═════ MATERIALS PROVIDED ═════

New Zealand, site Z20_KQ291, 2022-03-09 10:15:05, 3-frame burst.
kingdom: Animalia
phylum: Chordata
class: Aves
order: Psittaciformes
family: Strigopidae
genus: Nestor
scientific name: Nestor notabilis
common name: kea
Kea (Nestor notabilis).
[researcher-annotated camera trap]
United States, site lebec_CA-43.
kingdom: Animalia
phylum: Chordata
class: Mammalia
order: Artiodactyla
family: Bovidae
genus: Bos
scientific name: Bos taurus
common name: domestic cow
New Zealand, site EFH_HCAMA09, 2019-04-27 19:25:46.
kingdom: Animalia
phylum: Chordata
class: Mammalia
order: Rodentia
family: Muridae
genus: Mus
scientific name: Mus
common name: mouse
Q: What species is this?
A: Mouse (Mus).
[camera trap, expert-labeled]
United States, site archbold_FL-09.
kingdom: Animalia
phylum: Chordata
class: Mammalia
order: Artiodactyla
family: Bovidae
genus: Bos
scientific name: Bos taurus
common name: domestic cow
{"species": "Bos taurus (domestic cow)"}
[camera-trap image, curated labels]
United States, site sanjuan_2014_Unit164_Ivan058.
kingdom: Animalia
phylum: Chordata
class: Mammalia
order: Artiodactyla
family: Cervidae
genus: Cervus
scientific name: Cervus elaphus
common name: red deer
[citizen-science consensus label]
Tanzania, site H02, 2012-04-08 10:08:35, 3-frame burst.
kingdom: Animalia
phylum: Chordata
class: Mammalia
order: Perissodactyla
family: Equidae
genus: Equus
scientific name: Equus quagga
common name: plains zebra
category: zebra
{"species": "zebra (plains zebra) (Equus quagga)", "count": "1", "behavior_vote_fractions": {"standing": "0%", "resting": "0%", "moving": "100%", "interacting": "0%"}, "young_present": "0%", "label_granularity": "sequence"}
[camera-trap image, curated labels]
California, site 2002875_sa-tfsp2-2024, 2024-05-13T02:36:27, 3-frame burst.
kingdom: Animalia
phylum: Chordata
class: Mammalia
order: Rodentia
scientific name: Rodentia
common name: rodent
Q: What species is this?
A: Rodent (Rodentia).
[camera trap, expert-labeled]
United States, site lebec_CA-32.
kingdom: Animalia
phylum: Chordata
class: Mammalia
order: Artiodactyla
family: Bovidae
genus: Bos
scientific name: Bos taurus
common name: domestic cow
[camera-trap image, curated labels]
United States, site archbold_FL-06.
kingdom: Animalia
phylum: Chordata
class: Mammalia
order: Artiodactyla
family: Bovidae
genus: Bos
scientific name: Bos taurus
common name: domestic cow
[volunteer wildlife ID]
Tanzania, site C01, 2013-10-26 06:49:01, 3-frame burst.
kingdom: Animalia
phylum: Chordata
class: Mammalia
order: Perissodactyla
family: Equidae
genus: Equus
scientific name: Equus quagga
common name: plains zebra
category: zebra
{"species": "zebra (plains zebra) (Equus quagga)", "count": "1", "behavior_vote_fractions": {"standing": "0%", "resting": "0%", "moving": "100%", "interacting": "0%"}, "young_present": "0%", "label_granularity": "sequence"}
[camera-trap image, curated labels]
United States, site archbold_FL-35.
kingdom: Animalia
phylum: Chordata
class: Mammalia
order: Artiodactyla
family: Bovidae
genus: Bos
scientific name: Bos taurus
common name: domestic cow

═════

» WORK TO BE COMPLETED: All of the records above are to be printed again exactly as they appear.

» WRITTEN ANSWER:
New Zealand, site Z20_KQ291, 2022-03-09 10:15:05, 3-frame burst.
kingdom: Animalia
phylum: Chordata
class: Aves
order: Psittaciformes
family: Strigopidae
genus: Nestor
scientific name: Nestor notabilis
common name: kea
Kea (Nestor notabilis).
[researcher-annotated camera trap]
United States, site lebec_CA-43.
kingdom: Animalia
phylum: Chordata
class: Mammalia
order: Artiodactyla
family: Bovidae
genus: Bos
scientific name: Bos taurus
common name: domestic cow
New Zealand, site EFH_HCAMA09, 2019-04-27 19:25:46.
kingdom: Animalia
phylum: Chordata
class: Mammalia
order: Rodentia
family: Muridae
genus: Mus
scientific name: Mus
common name: mouse
Q: What species is this?
A: Mouse (Mus).
[camera trap, expert-labeled]
United States, site archbold_FL-09.
kingdom: Animalia
phylum: Chordata
class: Mammalia
order: Artiodactyla
family: Bovidae
genus: Bos
scientific name: Bos taurus
common name: domestic cow
{"species": "Bos taurus (domestic cow)"}
[camera-trap image, curated labels]
United States, site sanjuan_2014_Unit164_Ivan058.
kingdom: Animalia
phylum: Chordata
class: Mammalia
order: Artiodactyla
family: Cervidae
genus: Cervus
scientific name: Cervus elaphus
common name: red deer
[citizen-science consensus label]
Tanzania, site H02, 2012-04-08 10:08:35, 3-frame burst.
kingdom: Animalia
phylum: Chordata
class: Mammalia
order: Perissodactyla
family: Equidae
genus: Equus
scientific name: Equus quagga
common name: plains zebra
category: zebra
{"species": "zebra (plains zebra) (Equus quagga)", "count": "1", "behavior_vote_fractions": {"standing": "0%", "resting": "0%", "moving": "100%", "interacting": "0%"}, "young_present": "0%", "label_granularity": "sequence"}
[camera-trap image, curated labels]
California, site 2002875_sa-tfsp2-2024, 2024-05-13T02:36:27, 3-frame burst.
kingdom: Animalia
phylum: Chordata
class: Mammalia
order: Rodentia
scientific name: Rodentia
common name: rodent
Q: What species is this?
A: Rodent (Rodentia).
[camera trap, expert-labeled]
United States, site lebec_CA-32.
kingdom: Animalia
phylum: Chordata
class: Mammalia
order: Artiodactyla
family: Bovidae
genus: Bos
scientific name: Bos taurus
common name: domestic cow
[camera-trap image, curated labels]
United States, site archbold_FL-06.
kingdom: Animalia
phylum: Chordata
class: Mammalia
order: Artiodactyla
family: Bovidae
genus: Bos
scientific name: Bos taurus
common name: domestic cow
[volunteer wildlife ID]
Tanzania, site C01, 2013-10-26 06:49:01, 3-frame burst.
kingdom: Animalia
phylum: Chordata
class: Mammalia
order: Perissodactyla
family: Equidae
genus: Equus
scientific name: Equus quagga
common name: plains zebra
category: zebra
{"species": "zebra (plains zebra) (Equus quagga)", "count": "1", "behavior_vote_fractions": {"standing": "0%", "resting": "0%", "moving": "100%", "interacting": "0%"}, "young_present": "0%", "label_granularity": "sequence"}
[camera-trap image, curated labels]
United States, site archbold_FL-35.
kingdom: Animalia
phylum: Chordata
class: Mammalia
order: Artiodactyla
family: Bovidae
genus: Bos
scientific name: Bos taurus
common name: domestic cow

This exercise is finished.